▸ Exercise instructions
Write out only the tail of the records, beginning at the line containing "What is the" and including the last line, exactly as written.

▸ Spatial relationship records
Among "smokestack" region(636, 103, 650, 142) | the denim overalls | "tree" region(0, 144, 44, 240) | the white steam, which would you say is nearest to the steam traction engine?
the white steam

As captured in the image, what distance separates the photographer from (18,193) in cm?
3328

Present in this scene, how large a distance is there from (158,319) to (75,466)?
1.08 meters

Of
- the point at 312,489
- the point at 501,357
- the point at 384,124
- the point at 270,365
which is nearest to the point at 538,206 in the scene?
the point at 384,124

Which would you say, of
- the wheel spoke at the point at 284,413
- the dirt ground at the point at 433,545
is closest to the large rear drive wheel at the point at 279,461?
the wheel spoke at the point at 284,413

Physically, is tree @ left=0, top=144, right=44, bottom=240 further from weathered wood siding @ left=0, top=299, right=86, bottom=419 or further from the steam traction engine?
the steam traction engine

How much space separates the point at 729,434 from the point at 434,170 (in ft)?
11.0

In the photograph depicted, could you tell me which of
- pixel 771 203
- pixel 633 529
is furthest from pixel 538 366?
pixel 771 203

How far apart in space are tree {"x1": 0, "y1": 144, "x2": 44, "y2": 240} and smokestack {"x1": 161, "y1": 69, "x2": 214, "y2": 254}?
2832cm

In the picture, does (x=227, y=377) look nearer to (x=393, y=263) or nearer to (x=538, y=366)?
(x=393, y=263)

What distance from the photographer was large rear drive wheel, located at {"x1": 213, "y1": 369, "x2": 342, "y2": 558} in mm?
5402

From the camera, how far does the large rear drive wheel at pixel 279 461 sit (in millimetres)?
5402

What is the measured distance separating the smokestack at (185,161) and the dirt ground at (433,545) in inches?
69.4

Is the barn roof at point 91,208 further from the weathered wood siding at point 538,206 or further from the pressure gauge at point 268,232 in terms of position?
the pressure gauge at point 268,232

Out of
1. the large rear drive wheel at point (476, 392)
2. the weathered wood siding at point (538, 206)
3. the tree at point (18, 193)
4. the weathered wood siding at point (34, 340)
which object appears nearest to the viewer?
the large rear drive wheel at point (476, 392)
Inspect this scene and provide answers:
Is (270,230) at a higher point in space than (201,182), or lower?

▸ Finished exercise
What is the measured distance separating the smokestack at (185,161) and the dirt ground at (433,545) in inches?
69.4

Is the barn roof at point 91,208 further from the weathered wood siding at point 538,206 or further from the pressure gauge at point 268,232 in terms of position?
the pressure gauge at point 268,232

Out of
1. the large rear drive wheel at point (476, 392)
2. the weathered wood siding at point (538, 206)
3. the tree at point (18, 193)
4. the weathered wood siding at point (34, 340)
which object appears nearest to the viewer?
the large rear drive wheel at point (476, 392)
Inspect this scene and provide answers:
Is (270,230) at a higher point in space than (201,182), or lower?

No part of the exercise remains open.